Разговор директор начал с неожиданного для меня вопроса:
– А не надоело ли тебе пикироваться с новым редактором?
– Ну а вы-то откуда знаете об этом? – был мой недоумённый вопрос.
– Наш посёлок маленький, – сказал он, мягко улыбаясь. – Здесь все о каждом всё знают…
– Это уж точно, – согласился я. – Все живём на виду друг у друга… – И добавил: – Вот недавно написал заявление по собственному желанию… Две недели пролетят, и я свободен, как ветер…
– И куда направишь свои стопы?
Его тёмные глаза будто вцепились в меня.
– Да ещё как-то и не думал об этом, – пожал я плечами.
– Ну и славненько. У меня тут родилась одна мысль. – И он с улыбкой постучал указательным пальцем по виску с проблесками седины в волосах.
А затем он сделал предложение, от которого, как принято теперь говорить, просто невозможно было отказаться. Что я и сделал, конечно же, и никогда не жалел об этом решении.
Предложение было эксклюзивное: официально – редактор радиогазеты, которая должна была выходить в эфир два – три раза в неделю и транслироваться только в цехах судоремонтного завода. Кроме этого я должен был выпускать раз в месяц большую стенгазету, с фотографиями и моими текстами, рассказывающую о трудовых буднях заводского коллектива. Соответствующая профессиональная единица была введена в штат отдела труда и заработной платы завода, с зарплатой 120 рублей в месяц, плюс ежемесячные премиальные, почти удваивающие эту цифру. Кстати, редактор нашей районки получал меньше: пустячок вроде бы, а все же приятно. В моём распоряжении радиостудия, хорошо оборудованная для качественных трансляций и записи текстов на магнитную плёнку. Для выпуска стенгазеты в моё распоряжение передавались художник и фотограф – ребята талантливые, и с ними мне было просто легко и интересно работать. Для получения любой информации на территории завода, естественно, кроме секретной, у меня был свободный доступ, надо мной не было никаких руководящих и направляющих лиц из администрации и парткома, я мог свободно приходить на территорию завода и уходить с неё в любое время суток, не спрашивая ни у кого на то разрешения, и никто меня не контролировал, видно, полагаясь на мой профессионализм и порядочность. А, может быть, просто считали, что я подотчётен лично только самому директору, и поэтому мне никто не мешал работать, а даже больше того, каждый, к кому бы я ни обращался за любой помощью, никогда не отказывал мне в ней. Ну а когда меня ещё к тому же избрали заместителем секретаря парткома по идеологии, я, честно признаюсь, вообще почувствовал себя неприкасаемым в этом более чем двухтысячном трудовом коллективе. Такие условия для работы журналиста – моему мифическому нанайцу подобное не приснится даже в самом радужном сне.

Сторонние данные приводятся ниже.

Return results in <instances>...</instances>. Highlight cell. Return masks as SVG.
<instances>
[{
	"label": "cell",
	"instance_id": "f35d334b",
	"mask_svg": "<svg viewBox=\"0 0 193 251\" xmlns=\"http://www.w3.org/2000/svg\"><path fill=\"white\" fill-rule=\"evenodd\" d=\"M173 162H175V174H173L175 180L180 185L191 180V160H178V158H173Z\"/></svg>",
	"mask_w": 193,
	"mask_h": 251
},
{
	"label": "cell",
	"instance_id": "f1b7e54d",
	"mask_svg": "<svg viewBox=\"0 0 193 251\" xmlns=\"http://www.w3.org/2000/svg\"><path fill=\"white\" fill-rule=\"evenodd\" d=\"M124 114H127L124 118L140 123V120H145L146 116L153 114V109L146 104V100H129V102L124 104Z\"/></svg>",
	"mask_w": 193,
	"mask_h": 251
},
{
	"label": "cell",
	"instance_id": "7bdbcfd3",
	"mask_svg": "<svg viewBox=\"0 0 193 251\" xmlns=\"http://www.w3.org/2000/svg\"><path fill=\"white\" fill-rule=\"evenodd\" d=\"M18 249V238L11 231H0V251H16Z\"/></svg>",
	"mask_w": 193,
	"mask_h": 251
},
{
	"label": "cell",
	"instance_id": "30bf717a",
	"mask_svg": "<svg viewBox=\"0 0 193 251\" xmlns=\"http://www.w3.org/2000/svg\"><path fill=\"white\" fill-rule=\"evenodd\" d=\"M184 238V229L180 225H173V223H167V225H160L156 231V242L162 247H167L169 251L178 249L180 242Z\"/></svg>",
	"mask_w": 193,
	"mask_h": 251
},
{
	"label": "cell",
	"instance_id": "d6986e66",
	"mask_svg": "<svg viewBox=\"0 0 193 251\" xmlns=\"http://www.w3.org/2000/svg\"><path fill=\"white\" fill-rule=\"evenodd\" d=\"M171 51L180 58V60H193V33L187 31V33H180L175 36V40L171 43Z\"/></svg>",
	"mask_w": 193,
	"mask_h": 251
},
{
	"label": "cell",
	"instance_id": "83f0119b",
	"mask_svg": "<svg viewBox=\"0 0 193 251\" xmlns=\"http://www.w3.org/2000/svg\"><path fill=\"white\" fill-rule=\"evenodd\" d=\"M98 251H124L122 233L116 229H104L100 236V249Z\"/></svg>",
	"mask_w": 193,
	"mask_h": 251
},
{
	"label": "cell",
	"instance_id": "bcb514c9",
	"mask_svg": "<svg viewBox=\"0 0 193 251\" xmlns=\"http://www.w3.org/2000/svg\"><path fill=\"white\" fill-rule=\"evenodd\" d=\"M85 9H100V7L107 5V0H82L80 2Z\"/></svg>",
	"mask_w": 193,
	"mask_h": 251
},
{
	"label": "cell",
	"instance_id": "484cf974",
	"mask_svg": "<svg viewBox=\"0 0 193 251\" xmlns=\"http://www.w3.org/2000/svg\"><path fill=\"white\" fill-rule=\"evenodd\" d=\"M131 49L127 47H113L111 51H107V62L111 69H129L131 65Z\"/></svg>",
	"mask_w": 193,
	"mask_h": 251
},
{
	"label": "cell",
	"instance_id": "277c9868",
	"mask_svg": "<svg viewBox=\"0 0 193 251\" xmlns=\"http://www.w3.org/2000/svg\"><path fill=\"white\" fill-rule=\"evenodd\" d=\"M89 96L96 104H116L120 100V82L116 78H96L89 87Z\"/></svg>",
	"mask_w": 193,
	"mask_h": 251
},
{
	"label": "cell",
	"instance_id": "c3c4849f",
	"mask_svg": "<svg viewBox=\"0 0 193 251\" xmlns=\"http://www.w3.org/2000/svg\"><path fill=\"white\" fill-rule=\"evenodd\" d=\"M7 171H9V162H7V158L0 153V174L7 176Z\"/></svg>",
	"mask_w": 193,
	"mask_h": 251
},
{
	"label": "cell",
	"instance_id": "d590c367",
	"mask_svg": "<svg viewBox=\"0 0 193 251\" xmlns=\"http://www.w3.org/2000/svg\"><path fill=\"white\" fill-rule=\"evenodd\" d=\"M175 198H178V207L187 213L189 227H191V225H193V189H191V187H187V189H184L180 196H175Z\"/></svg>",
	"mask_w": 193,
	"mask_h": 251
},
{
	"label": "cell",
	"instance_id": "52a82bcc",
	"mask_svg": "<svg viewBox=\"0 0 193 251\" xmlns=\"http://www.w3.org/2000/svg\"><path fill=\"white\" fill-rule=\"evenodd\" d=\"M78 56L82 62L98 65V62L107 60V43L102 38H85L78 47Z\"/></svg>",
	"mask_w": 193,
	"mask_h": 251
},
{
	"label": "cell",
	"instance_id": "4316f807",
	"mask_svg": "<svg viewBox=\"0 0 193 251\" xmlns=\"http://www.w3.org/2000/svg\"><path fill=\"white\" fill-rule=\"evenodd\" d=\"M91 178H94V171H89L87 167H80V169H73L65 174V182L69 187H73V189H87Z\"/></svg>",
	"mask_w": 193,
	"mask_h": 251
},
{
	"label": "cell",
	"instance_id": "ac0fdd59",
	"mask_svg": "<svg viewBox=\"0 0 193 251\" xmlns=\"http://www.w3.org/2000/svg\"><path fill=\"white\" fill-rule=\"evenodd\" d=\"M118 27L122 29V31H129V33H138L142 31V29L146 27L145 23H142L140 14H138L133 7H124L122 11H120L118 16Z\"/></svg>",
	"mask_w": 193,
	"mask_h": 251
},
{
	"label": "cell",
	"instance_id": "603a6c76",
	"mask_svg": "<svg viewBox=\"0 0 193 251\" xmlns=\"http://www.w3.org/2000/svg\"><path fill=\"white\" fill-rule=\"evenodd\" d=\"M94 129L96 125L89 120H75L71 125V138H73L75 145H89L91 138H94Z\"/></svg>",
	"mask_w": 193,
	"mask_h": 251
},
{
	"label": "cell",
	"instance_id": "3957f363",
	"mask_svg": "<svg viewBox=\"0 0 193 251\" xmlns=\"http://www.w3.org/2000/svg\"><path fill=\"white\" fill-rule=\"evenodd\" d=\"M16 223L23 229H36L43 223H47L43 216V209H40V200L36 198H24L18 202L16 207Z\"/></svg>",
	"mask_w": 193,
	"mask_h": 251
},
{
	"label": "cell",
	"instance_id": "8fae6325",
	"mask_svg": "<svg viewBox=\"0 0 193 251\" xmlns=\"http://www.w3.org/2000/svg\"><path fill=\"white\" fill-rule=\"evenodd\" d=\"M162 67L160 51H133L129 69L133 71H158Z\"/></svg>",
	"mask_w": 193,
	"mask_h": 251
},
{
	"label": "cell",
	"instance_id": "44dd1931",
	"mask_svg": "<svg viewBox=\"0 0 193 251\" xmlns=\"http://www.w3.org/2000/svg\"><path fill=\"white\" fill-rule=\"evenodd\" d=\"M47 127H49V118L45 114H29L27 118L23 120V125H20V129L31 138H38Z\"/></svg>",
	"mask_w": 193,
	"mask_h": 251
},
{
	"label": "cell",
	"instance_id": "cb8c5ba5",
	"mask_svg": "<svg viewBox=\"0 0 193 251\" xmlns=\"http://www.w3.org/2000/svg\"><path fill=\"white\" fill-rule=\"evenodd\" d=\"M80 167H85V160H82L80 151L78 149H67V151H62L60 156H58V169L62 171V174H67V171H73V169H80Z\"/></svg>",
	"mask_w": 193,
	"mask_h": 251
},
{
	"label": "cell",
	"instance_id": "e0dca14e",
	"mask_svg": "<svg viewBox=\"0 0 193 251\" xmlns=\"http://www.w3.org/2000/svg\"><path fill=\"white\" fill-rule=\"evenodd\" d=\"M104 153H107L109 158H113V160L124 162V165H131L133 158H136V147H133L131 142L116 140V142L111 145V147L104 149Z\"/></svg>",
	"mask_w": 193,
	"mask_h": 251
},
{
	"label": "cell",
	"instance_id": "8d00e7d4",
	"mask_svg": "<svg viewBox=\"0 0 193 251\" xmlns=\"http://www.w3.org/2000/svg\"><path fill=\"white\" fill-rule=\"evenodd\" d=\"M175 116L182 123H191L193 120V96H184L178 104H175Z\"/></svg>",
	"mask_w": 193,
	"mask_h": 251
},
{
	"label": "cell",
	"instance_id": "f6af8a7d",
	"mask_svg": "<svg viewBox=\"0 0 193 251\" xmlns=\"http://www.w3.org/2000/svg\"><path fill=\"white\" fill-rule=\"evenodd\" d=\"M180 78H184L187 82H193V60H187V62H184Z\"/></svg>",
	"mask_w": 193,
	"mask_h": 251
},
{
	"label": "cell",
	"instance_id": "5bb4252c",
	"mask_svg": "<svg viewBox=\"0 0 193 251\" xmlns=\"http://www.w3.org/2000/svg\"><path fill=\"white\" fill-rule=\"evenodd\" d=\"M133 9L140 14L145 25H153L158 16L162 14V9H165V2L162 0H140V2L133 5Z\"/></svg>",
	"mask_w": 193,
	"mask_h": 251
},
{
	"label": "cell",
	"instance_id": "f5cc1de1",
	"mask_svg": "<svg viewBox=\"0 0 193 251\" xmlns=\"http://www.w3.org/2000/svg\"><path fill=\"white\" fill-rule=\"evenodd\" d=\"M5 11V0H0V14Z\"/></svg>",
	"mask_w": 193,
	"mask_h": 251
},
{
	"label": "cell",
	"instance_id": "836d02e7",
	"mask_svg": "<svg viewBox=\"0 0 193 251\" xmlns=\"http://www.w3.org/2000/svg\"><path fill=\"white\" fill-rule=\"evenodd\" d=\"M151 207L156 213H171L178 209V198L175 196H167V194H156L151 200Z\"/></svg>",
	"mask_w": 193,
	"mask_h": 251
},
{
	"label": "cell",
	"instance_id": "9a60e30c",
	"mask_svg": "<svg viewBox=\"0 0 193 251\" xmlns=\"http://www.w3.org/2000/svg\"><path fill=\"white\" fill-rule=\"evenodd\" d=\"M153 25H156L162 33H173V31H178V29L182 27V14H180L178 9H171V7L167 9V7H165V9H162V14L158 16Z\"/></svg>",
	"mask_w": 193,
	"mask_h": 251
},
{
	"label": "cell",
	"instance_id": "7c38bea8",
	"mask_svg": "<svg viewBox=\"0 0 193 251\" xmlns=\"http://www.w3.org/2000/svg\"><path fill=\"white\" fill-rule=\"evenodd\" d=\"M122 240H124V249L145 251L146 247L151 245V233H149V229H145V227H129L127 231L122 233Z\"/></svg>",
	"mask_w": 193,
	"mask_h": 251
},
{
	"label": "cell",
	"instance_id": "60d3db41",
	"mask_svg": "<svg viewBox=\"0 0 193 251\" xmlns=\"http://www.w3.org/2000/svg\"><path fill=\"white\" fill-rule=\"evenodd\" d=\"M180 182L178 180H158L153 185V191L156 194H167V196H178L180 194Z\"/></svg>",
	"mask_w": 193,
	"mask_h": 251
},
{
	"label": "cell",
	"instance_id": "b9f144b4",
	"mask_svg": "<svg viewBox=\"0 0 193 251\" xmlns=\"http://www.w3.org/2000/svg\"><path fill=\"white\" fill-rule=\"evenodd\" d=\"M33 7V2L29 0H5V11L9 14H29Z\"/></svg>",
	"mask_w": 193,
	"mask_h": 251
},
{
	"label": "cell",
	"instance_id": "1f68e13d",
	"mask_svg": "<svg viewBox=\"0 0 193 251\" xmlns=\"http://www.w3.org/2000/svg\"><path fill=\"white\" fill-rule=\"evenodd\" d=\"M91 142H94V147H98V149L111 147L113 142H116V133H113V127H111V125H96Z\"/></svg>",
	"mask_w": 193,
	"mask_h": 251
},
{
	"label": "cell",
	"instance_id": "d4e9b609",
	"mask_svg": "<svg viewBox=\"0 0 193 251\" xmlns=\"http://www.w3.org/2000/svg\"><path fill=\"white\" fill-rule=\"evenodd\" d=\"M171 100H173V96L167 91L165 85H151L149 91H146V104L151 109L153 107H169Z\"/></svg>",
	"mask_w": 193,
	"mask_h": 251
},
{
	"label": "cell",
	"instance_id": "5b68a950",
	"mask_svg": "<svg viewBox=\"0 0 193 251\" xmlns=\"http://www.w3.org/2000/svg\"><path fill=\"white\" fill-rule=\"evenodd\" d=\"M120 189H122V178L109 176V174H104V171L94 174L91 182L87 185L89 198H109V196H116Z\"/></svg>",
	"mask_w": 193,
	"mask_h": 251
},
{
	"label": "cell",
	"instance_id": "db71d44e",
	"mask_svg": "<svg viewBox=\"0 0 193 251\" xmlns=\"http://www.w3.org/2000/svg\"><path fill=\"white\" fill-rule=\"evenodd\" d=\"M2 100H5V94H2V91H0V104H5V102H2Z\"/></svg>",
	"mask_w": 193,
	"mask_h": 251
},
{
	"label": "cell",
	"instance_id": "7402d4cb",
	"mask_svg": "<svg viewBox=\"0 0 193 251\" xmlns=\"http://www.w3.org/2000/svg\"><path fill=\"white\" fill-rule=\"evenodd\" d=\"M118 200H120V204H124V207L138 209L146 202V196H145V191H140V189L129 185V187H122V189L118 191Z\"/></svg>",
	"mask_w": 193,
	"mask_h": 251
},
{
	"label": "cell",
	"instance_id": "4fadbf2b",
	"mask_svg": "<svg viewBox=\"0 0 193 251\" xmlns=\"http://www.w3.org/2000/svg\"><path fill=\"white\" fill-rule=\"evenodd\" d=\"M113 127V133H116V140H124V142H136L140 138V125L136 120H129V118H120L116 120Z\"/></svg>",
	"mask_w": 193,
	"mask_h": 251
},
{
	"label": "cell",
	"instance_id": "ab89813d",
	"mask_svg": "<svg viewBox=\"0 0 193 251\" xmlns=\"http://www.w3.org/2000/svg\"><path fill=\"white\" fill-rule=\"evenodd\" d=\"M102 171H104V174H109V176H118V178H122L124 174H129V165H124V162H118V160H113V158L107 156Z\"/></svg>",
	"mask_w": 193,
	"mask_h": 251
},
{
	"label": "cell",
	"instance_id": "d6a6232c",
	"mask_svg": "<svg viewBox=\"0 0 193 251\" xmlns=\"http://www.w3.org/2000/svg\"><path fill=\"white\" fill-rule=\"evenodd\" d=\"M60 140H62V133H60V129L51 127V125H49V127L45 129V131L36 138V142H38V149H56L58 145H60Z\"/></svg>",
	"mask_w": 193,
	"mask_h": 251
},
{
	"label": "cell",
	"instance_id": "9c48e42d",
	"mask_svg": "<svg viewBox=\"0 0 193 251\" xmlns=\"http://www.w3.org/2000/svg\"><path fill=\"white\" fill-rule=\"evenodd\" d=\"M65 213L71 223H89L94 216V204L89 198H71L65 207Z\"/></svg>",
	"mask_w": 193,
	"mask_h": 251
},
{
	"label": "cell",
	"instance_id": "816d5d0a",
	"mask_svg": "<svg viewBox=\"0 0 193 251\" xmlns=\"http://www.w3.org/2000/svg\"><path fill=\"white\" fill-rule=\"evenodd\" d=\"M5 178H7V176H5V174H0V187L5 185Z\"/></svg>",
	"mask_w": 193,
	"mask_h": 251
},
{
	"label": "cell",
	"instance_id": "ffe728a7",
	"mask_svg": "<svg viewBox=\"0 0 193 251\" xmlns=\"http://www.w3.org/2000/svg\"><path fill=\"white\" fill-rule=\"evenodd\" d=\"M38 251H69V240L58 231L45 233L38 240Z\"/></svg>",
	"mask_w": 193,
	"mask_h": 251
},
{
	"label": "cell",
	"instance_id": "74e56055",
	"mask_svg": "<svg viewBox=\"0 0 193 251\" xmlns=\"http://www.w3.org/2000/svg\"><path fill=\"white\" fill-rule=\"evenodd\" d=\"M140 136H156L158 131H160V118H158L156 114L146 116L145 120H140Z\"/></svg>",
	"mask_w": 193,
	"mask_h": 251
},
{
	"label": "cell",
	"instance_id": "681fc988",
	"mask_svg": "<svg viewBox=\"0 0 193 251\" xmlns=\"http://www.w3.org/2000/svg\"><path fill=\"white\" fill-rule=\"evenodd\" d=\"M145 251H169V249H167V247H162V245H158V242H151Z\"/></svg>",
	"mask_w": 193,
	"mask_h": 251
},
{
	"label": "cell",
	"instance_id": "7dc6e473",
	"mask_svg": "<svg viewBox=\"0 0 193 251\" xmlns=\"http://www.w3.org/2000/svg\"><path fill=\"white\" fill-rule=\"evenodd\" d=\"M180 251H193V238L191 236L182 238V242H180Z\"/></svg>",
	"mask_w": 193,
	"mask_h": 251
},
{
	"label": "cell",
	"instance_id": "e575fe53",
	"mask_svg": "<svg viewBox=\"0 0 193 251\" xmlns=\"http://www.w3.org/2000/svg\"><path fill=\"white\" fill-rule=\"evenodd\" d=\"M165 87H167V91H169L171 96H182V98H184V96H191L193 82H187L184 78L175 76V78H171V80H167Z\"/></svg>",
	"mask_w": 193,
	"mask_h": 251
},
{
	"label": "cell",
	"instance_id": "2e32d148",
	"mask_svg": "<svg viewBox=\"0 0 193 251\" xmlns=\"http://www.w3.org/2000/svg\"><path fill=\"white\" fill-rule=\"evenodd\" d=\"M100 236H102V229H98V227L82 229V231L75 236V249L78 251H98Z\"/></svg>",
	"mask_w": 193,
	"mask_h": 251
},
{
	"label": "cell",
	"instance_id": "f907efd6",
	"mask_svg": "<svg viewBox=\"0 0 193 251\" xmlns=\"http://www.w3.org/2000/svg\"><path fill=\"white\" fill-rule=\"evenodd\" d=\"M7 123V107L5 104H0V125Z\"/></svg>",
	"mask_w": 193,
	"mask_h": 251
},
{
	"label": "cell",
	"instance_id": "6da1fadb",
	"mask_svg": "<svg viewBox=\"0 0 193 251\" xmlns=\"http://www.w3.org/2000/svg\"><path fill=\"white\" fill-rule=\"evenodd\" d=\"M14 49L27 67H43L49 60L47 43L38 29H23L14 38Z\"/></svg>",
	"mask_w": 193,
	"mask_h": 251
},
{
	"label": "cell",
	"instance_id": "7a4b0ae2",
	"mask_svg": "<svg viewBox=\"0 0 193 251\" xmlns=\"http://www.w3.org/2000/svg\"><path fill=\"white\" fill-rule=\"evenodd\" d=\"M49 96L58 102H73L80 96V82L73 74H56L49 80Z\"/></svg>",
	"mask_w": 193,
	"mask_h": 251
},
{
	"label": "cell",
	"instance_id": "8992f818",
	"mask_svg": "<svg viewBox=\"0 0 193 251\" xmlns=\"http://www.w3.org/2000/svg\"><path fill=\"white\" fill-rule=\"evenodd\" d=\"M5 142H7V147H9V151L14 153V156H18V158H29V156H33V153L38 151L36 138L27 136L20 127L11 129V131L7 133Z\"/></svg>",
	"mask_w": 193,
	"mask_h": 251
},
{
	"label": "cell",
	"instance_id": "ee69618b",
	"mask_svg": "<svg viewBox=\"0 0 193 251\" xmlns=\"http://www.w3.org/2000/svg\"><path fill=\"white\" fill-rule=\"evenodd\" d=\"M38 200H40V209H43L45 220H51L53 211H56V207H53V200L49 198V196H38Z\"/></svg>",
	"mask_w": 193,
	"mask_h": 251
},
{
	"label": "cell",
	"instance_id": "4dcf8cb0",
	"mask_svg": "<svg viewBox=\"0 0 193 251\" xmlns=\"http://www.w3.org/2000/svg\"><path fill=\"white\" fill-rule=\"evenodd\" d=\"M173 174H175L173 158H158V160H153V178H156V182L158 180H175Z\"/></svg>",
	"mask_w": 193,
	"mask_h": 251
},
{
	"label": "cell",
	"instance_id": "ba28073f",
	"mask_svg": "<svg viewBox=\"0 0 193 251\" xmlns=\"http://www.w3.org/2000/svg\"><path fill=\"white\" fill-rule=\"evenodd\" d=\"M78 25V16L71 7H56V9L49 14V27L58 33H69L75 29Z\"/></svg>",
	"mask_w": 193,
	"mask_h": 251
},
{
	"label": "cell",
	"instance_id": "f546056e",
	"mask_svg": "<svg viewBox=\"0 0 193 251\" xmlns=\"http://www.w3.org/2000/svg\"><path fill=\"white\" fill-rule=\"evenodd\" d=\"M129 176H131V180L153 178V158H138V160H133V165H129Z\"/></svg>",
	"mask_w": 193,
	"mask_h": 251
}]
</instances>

Собственно, попал я совсем в иную среду, совершенно мне не знакомую по всему прошлому опыту. Большой, но компактный коллектив необычайно интеллектуальных исключительно в техническом плане людей, с которыми было интересно и легко работать. Познакомившись вплотную с этими удивительными людьми, я теперь могу с полной определённостью утверждать, что труд судоремонтника сродни творческому труду умелого журналиста. Как и мастер печатного слова, приступая к исполнению заданной ему темы, никогда не знает, с какой первой фразы начнёт писать задуманный очерк, репортаж или любой другой газетный материал, пока не соберёт необходимую информацию и не осмыслит её, так и судоремонтник не начнёт работы по ремонту любого судна, пока не исследует весь список предъявленных неполадок судовых механизмов или корпуса, не подберёт необходимые запчасти и материалы для исполнения работ, а потом надо ещё всё осмыслить, чтобы дело закончить быстро и непременно с хорошим качеством, потому что у судоремонтника, как и у журналиста, всегда очень ограничено время для завершения намеченных работ.
В самые первые дни моей работы на заводе кто-то из знакомых ребят из отдела труда и заработной платы принёс в радиорубку технический журнал по судоремонту, пролистав который, я натолкнулся на статью инженера-судоремонтника из США Лангдона Пиккеринга, проработавшего на судоремонтных заводах без малого тридцать лет. Прочитал я её с большим интересом и даже сделал несколько выписок в свой рабочий блокнот. Приведу здесь только некоторые из них – в подтверждение моих собственных выводов и сравнений, сделанных в предыдущем абзаце:
«Всякое предприятие имеет свои проблемы, к примеру: условия труда, транспорт, производство, конкуренция и т. д., однако проблемы судоремонта включают в себя все перечисленные выше и многие другие и являются наиболее сложными.
Процесс судоремонта рассчитан на круглые сутки, т. е. должен проводиться в течение 24 часов и круглый год.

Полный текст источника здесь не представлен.